We decided semi-spur of the moment to buy the Big Easy by Charbroil. It’s an infrared turkey fryer. Spur of the moment means we saw it at Costco and deliberated over it forever and decided to not spend the money. Then I went home and read the reviews on it and, bless Will’s heart, he got to make the return trip to Costco to buy it.

The Big Easy

The Big Easy

We bought it on Sunday and since I was making the turkey for our family Thanksgiving, I couldn’t make the t-giving day bird the first one, so we did a trial run that night, which meant Will had to buy another turkey while at Costco. I cooked 35 lbs. of turkey that week.


Super simple, my friends. I simply salt and peppered ye olde bird inside and out as well as under the skin and coated the skin with olive oil. Poked the thermometer in and set off to cook the bird.

Here’s the skinny on cooking the bird in this bad boy… There are no real cooking times because outdoor temperatures vary, which can affect your cooking time. I had it in my head to cook the 10-12 min. per pound you find everywhere else, which meant my 17.1 lb. bird should have cooked for about three hours. Well, after 2 hours, the thermometer read it was done, but I’ve had salmonella and I was scared so I let it cook for another 20 minutes. Took it out and let it rest for the juices to redistribute. Ummm….not long enough. The breast meat was done and uber juicy, but the dark meat and along the drumsticks not done. Chunked that bird.

Come Thursday, I planned well in advance to cook my new 18.3 lb. bird about 3 hours and 20 minutes. But I couldn’t …. I looked at the thermometer again and kept telling myself it wasn’t done. I knew better than to take it out, but I did it anyway. I knew as soon as I did, I had made a mistake, but it was too late. It was out of the basket and I didn’t tie his legs so I couldn’t get him back in there without messing him up so I threw him upside down in a baking bag and filled his cavity with a can of chicken broth and baked for another hour in the oven.

All in all, I will call it a success. Normally I cook my turkeys in my rotisserie oven, but the original bird I bought was too big for it (only holds up to a 15 lb. bird) and they turn out wonderful so I was really nervous about having to cook my bird the “old fashioned way” for 15 people and it turning out horrible. I’ve already told Will two birds a year does not justify the price we paid for it, so I’m going to try a brisket in it at some point.   There are no pictures of the end result.  Why?  I was so pissy and mad at myself by the time I finished cooking it I wasn’t in the mood.

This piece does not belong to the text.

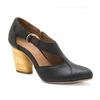 Women's Shoes Sienna Women's Black Leather Heeled Shoes J2001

How does it work? Runs off propane and there is a burner that runs around the bottom of the cooker and it cooks it by infrared heat. The mesh top that goes on it is what browns the top of the bird. I think it was just as good as a fried turkey without all the grease. I’ve tried traditional frying and didn’t have good success. That wasn’t an endeavor I opted to repeat. It took less than the one hour the instructions said it would to put it together and you need to “season” the cooker by spraying with cooking spray or some type of oil and cooking it empty until it stops smoking. There’s a drip tray to catch the drippings and you just dump it when you’re done. By the way, the METAL mesh lid? It gets hot so don’t forget that when you go to grab it. Did ya’ll know hydrocortisone cream with Aloe and vitamin E stops the burn better than Neosporin? Or it could have been the sour cream I shoved my thumb in at first. I’m not sure, but I know it burned and it hurt.

Fabul-O looked mahvelous as did my gorgeous nieces. Those pictures to come at some point.